§ Passage to read
Pickup Basketball and the Joy of Immediate Feedback

I am not good at basketball. Sometimes, this inconvenient truth makes people angry, because I look like maybe I should be good at basketball. My height and build (described by one pediatrician as “sturdy” in what was 100% not a compliment) do the opposite of good expectation management: they overpromise, and I underdeliver.

But I like to compete, to strive together, as part of a team. I played all the team sports as a kid, and I unwittingly let them form a lot of my worldview. Basketball is the easiest team sport to play informally (in my corner of the world).

I played last weekend and got absolutely worked, but, luckily for me, that’s not the point of these musings. The point is rather…

Pickup basketball gives good feedback

The feedback from pickup basketball has all the hallmarks of the best kinds of feedback: it’s immediate, it’s in context, it’s non-ambiguous, and if you want, it’s actionable.

Competition tends to give competitors high-fidelity, high-quality feedback, (I almost starting writing here about how “iron sharpens iron” and how competition is a core philosophical tenet of theoretical capitalism, but for your sake, I stopped myself), but pickup basketball feedback is particularly good. I think it’s because pickup basketball is a voluntary (no one is forced to play), and hypersocial game based on simple rules with a clearly defined, shared goal.

§ Collected data
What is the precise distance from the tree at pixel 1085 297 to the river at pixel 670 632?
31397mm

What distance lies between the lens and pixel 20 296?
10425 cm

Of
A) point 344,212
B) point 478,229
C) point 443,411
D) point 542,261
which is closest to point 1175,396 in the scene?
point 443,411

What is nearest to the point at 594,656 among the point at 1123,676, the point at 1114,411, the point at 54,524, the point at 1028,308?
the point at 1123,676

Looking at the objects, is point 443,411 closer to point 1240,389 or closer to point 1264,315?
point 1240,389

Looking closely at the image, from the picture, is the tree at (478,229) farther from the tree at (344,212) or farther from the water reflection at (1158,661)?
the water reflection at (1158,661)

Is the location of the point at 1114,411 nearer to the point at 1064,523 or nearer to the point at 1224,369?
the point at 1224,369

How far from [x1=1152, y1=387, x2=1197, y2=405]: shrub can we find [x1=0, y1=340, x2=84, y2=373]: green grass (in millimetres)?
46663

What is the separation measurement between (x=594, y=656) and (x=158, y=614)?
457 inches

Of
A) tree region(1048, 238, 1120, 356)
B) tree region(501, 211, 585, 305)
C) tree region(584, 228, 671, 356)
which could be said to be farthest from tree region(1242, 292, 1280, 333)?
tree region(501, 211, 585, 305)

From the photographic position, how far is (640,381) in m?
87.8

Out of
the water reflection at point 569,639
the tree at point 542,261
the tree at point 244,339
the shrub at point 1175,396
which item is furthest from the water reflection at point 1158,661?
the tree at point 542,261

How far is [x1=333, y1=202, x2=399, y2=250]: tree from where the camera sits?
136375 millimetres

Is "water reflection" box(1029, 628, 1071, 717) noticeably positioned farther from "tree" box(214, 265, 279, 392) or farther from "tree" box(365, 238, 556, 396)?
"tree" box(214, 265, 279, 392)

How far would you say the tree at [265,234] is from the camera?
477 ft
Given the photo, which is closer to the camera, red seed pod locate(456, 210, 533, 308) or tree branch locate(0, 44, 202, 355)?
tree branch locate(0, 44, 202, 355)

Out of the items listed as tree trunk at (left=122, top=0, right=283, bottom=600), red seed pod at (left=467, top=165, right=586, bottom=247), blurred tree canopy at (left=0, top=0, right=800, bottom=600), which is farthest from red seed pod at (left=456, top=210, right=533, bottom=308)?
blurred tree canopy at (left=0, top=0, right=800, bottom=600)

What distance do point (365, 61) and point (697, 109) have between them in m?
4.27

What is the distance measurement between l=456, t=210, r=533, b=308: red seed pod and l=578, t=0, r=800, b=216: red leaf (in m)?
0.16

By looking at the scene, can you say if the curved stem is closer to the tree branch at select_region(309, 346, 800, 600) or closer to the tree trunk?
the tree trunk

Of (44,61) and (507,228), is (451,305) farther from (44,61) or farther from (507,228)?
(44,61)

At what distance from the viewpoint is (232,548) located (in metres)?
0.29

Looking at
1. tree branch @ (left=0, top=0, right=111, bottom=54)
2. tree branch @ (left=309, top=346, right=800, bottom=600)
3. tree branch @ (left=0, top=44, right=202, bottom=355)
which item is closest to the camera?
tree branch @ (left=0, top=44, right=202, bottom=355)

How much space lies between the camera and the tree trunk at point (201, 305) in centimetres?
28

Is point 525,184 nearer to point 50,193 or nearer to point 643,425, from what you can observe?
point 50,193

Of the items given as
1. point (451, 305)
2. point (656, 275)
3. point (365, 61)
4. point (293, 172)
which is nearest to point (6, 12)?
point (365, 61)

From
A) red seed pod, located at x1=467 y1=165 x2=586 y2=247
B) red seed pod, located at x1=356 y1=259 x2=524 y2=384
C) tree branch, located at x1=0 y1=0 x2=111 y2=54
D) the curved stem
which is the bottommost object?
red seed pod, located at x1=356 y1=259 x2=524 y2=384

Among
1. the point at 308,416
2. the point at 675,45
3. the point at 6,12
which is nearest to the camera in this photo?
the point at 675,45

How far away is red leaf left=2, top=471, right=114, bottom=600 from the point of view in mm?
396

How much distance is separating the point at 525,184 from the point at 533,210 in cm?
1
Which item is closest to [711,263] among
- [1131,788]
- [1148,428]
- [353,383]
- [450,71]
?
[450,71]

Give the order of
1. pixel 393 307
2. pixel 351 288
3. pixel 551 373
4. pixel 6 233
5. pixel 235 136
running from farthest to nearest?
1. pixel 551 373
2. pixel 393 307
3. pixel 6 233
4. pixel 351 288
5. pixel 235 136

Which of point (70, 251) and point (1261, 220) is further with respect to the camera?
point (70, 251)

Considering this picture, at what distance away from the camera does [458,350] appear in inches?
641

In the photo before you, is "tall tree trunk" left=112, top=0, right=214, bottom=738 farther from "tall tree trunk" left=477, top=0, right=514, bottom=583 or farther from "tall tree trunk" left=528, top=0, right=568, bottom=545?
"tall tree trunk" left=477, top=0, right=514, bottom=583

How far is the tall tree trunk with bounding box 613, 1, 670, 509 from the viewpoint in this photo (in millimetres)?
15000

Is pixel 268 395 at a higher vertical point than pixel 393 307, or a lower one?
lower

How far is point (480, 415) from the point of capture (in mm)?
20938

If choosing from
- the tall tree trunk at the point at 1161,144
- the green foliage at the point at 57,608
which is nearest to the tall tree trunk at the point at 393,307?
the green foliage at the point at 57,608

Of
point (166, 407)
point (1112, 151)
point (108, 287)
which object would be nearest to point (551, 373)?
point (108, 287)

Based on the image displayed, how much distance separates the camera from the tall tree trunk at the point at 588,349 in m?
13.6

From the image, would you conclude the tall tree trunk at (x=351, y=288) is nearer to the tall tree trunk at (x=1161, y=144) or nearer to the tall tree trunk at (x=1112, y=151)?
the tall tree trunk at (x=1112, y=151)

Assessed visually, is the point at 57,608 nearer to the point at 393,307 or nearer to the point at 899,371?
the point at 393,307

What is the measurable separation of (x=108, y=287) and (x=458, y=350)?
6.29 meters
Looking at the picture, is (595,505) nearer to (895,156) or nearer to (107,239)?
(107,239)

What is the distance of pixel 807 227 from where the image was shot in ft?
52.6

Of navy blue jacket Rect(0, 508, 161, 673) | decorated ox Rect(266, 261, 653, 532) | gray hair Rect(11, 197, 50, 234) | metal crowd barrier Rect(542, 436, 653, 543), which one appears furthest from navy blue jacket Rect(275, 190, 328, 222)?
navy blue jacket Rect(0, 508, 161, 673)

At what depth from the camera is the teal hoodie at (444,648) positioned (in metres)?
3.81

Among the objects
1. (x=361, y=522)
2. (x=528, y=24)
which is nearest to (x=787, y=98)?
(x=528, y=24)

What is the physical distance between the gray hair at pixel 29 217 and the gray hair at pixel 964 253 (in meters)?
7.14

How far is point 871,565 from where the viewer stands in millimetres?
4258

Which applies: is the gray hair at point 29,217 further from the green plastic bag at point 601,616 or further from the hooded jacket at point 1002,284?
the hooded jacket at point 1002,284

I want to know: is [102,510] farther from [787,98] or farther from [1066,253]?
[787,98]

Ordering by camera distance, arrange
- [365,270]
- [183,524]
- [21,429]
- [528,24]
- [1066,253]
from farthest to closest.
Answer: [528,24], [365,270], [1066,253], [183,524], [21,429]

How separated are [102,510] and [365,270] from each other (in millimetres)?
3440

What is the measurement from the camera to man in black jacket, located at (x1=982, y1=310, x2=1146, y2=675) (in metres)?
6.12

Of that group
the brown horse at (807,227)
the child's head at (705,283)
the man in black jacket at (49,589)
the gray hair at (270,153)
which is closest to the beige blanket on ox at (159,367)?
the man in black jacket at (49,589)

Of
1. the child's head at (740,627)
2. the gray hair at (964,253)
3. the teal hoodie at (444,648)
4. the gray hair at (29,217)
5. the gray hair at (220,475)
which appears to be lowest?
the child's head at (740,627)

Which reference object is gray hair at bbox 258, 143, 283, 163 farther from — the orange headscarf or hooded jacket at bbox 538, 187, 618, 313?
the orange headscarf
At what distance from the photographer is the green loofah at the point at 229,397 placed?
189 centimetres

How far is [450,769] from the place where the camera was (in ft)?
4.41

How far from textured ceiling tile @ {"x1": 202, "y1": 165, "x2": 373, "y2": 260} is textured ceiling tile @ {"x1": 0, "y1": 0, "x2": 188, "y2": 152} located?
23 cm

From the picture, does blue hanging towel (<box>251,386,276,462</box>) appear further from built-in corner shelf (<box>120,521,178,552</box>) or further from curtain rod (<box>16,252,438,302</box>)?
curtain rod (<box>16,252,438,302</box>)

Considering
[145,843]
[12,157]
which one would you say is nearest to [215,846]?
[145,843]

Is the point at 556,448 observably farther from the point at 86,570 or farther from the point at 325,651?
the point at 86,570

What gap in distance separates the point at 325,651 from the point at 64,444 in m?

§ Directions
**A)** Translate this sentence from the pickup basketball essay into Spanish: "Basketball is the easiest team sport to play informally (in my corner of the world)."
**B)** In the pickup basketball essay, what word did a pediatrician use to describe the writer's build?
**C)** Continue the pickup basketball essay from the point where the text ends.
This listing comes from a different source than the essay.

§ Answer set
**A)** El baloncesto es el deporte de equipo más fácil de jugar de manera informal (en mi rincón del mundo).

**B)** "Sturdy."

**C)**
A competitive game

The game is where the rubber meets the road, or rather where the synthetic leather meets the asphalt.

The presence of other people wanting to win is what makes the feedback sting and what makes it stick. Peer-level competitors reveal you to yourself. Your hesi-crossover can look and feel great when you’re playing against air, but when you’re playing against another human who also chose to wake up on a Saturday morning to start their day with a win, you’ll get clear signals about where you have room for improvement.

that we’ve opted in to

In pickup basketball, we’ve all opted-in to the game. Unfortunately, people play a lot of games they didn’t explicitly opt-in to: life, politics, relationships — to name a few examples. Without opt-in agreement, feedback is irrelevant: if I didn’t agree to participate, I’m much less likely to care about improving the quality of my participation.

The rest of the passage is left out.